* START RECORD EXTRACTS *

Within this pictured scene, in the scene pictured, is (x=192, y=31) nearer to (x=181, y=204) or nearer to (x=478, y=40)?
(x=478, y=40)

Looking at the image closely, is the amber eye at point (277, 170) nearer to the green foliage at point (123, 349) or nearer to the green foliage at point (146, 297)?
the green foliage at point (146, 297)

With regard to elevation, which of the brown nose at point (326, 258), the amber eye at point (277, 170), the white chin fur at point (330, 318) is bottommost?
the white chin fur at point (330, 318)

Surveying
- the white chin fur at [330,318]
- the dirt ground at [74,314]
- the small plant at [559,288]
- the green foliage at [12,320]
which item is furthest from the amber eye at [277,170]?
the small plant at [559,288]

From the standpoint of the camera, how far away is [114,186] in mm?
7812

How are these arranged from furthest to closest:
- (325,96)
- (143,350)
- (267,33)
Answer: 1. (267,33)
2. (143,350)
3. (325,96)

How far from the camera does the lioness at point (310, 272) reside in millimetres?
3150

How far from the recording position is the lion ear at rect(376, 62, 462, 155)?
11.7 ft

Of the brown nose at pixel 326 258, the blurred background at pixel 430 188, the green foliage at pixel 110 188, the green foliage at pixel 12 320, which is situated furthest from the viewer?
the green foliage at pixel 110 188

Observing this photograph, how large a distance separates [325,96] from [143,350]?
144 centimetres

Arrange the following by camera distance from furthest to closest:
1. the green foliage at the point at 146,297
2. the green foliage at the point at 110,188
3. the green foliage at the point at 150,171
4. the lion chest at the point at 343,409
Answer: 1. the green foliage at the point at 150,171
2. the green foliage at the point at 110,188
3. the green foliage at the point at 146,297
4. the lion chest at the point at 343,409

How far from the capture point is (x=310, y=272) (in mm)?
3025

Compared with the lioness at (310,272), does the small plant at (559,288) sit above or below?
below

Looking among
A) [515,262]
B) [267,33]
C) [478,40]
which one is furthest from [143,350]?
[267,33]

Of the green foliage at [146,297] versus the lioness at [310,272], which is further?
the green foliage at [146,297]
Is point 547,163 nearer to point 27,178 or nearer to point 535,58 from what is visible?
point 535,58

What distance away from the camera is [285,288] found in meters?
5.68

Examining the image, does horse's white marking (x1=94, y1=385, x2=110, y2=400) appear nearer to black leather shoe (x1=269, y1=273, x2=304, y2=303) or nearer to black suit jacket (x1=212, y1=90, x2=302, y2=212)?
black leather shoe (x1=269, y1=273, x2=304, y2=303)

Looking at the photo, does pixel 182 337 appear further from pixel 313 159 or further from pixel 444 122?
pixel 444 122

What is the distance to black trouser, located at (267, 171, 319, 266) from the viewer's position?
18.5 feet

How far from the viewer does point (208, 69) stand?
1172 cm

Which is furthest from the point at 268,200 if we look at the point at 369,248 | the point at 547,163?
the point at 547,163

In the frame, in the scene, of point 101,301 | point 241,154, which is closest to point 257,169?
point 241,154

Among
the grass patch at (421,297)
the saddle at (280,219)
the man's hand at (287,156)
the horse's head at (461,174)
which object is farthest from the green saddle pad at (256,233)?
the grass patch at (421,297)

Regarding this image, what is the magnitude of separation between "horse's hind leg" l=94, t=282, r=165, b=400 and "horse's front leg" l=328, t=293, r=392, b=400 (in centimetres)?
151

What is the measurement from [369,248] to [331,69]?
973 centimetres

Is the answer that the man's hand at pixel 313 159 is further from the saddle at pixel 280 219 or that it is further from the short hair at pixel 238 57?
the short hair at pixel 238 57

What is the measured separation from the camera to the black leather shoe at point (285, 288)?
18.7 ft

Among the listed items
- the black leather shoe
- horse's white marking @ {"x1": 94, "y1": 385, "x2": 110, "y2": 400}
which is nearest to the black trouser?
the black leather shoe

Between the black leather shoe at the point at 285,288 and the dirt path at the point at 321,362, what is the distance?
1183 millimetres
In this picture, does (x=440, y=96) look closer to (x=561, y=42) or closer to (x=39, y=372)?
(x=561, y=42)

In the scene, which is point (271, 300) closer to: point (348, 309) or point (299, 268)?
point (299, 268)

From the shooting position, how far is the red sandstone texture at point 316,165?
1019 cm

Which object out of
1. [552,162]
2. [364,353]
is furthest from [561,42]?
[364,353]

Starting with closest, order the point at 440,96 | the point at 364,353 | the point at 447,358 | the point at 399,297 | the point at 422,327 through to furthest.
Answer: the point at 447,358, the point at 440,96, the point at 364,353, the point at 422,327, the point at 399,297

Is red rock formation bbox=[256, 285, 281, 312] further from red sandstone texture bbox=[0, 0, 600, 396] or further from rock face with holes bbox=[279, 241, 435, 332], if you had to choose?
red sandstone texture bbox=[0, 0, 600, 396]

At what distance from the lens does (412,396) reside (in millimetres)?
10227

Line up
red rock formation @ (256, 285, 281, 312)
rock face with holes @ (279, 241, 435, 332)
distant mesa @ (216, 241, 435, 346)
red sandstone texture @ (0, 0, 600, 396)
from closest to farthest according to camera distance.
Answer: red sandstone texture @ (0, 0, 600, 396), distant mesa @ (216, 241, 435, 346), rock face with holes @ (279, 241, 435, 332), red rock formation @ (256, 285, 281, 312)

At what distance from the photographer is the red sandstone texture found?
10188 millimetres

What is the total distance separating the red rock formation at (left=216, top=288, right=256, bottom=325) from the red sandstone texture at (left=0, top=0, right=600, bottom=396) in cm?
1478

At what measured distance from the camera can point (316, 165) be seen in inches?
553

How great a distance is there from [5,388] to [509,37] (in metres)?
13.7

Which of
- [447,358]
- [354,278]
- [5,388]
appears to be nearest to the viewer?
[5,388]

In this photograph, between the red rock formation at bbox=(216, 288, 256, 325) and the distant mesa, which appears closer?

* END RECORD EXTRACTS *

WRITTEN TASK: Reproduce all of the entries above word for word, leaving every line unchanged.

THE COMPLETED TASK:
Within this pictured scene, in the scene pictured, is (x=192, y=31) nearer to (x=181, y=204) or nearer to (x=478, y=40)?
(x=478, y=40)

Looking at the image closely, is the amber eye at point (277, 170) nearer to the green foliage at point (123, 349) or nearer to the green foliage at point (146, 297)?
the green foliage at point (146, 297)

With regard to elevation, which of the brown nose at point (326, 258), the amber eye at point (277, 170), the white chin fur at point (330, 318) is bottommost?
the white chin fur at point (330, 318)

Surveying
- the white chin fur at [330,318]
- the dirt ground at [74,314]
- the small plant at [559,288]
- the green foliage at [12,320]
which item is furthest from the amber eye at [277,170]?
the small plant at [559,288]

From the standpoint of the camera, how far away is [114,186] in mm?
7812

How are these arranged from furthest to closest:
- (325,96)
- (143,350)
- (267,33)
Answer: 1. (267,33)
2. (143,350)
3. (325,96)

How far from the camera does the lioness at point (310, 272) reside in millimetres?
3150

How far from the recording position is the lion ear at rect(376, 62, 462, 155)?
11.7 ft

Of the brown nose at pixel 326 258, the blurred background at pixel 430 188, the green foliage at pixel 110 188, the green foliage at pixel 12 320, which is situated furthest from the viewer?
the green foliage at pixel 110 188

Observing this photograph, how large a distance separates [325,96] from [143,350]?
144 centimetres

Arrange the following by camera distance from furthest to closest:
1. the green foliage at the point at 146,297
2. the green foliage at the point at 110,188
3. the green foliage at the point at 150,171
4. the lion chest at the point at 343,409
Answer: 1. the green foliage at the point at 150,171
2. the green foliage at the point at 110,188
3. the green foliage at the point at 146,297
4. the lion chest at the point at 343,409

How far from the capture point is (x=310, y=272) (in mm)?
3025

Compared with the lioness at (310,272), does the small plant at (559,288) sit above or below?
below

Looking among
A) [515,262]
B) [267,33]
C) [478,40]
which one is furthest from [143,350]?
[267,33]

Of the green foliage at [146,297] versus the lioness at [310,272], which is further?
the green foliage at [146,297]
Is point 547,163 nearer to point 27,178 or nearer to point 535,58 from what is visible?
point 535,58

What distance away from the camera is [285,288] found in meters?
5.68

Examining the image, does horse's white marking (x1=94, y1=385, x2=110, y2=400) appear nearer to black leather shoe (x1=269, y1=273, x2=304, y2=303) or nearer to black suit jacket (x1=212, y1=90, x2=302, y2=212)?
black leather shoe (x1=269, y1=273, x2=304, y2=303)

Looking at the photo, does pixel 182 337 appear further from pixel 313 159 or further from pixel 444 122?
pixel 444 122

What is the distance to black trouser, located at (267, 171, 319, 266) from the viewer's position?
18.5 feet

How far from the viewer does point (208, 69) stand?
1172 cm

Which is furthest from the point at 268,200 if we look at the point at 369,248 | the point at 547,163?
the point at 547,163

In the frame, in the scene, of point 101,301 | point 241,154, which is closest to point 257,169?
point 241,154

Among
the grass patch at (421,297)
the saddle at (280,219)
the man's hand at (287,156)
the horse's head at (461,174)
which object is farthest from the green saddle pad at (256,233)?
the grass patch at (421,297)

Regarding this image, what is the magnitude of separation between "horse's hind leg" l=94, t=282, r=165, b=400 and "horse's front leg" l=328, t=293, r=392, b=400 (in centimetres)?
151

What is the measurement from [369,248] to [331,69]?
973 centimetres

Is the answer that the man's hand at pixel 313 159 is further from the saddle at pixel 280 219 or that it is further from the short hair at pixel 238 57?
the short hair at pixel 238 57

What is the measured separation from the camera to the black leather shoe at point (285, 288)?
18.7 ft

Among the listed items
- the black leather shoe
- horse's white marking @ {"x1": 94, "y1": 385, "x2": 110, "y2": 400}
which is nearest to the black trouser?
the black leather shoe

Between the black leather shoe at the point at 285,288 and the dirt path at the point at 321,362, what is the distance?
1183 millimetres
In this picture, does (x=440, y=96) look closer to (x=561, y=42) or closer to (x=39, y=372)?
(x=561, y=42)

In the scene, which is point (271, 300) closer to: point (348, 309) or point (299, 268)?
point (299, 268)

From the shooting position, how far is the red sandstone texture at point 316,165?
1019 cm

Which object out of
1. [552,162]
2. [364,353]
is furthest from [561,42]?
[364,353]

Starting with closest, order the point at 440,96 | the point at 364,353 | the point at 447,358 | the point at 399,297 | the point at 422,327 through to furthest.
Answer: the point at 447,358, the point at 440,96, the point at 364,353, the point at 422,327, the point at 399,297

Is red rock formation bbox=[256, 285, 281, 312] further from red sandstone texture bbox=[0, 0, 600, 396] or further from rock face with holes bbox=[279, 241, 435, 332], if you had to choose?
red sandstone texture bbox=[0, 0, 600, 396]

At what distance from the lens does (412,396) reside (in millimetres)?
10227

Line up
red rock formation @ (256, 285, 281, 312)
rock face with holes @ (279, 241, 435, 332)
distant mesa @ (216, 241, 435, 346)
red sandstone texture @ (0, 0, 600, 396)
from closest to farthest according to camera distance.
Answer: red sandstone texture @ (0, 0, 600, 396), distant mesa @ (216, 241, 435, 346), rock face with holes @ (279, 241, 435, 332), red rock formation @ (256, 285, 281, 312)

At what distance from the photographer is the red sandstone texture found?
10188 millimetres

What is the total distance separating the red rock formation at (left=216, top=288, right=256, bottom=325) from the red sandstone texture at (left=0, top=0, right=600, bottom=396) in cm?
1478

At what measured distance from the camera can point (316, 165) be seen in inches?
553

How great a distance is there from [5,388] to [509,37] (in metres)?
13.7

Which of
- [447,358]
- [354,278]
- [5,388]
appears to be nearest to the viewer?
[5,388]

In this photograph, between the red rock formation at bbox=(216, 288, 256, 325) and the distant mesa, which appears closer?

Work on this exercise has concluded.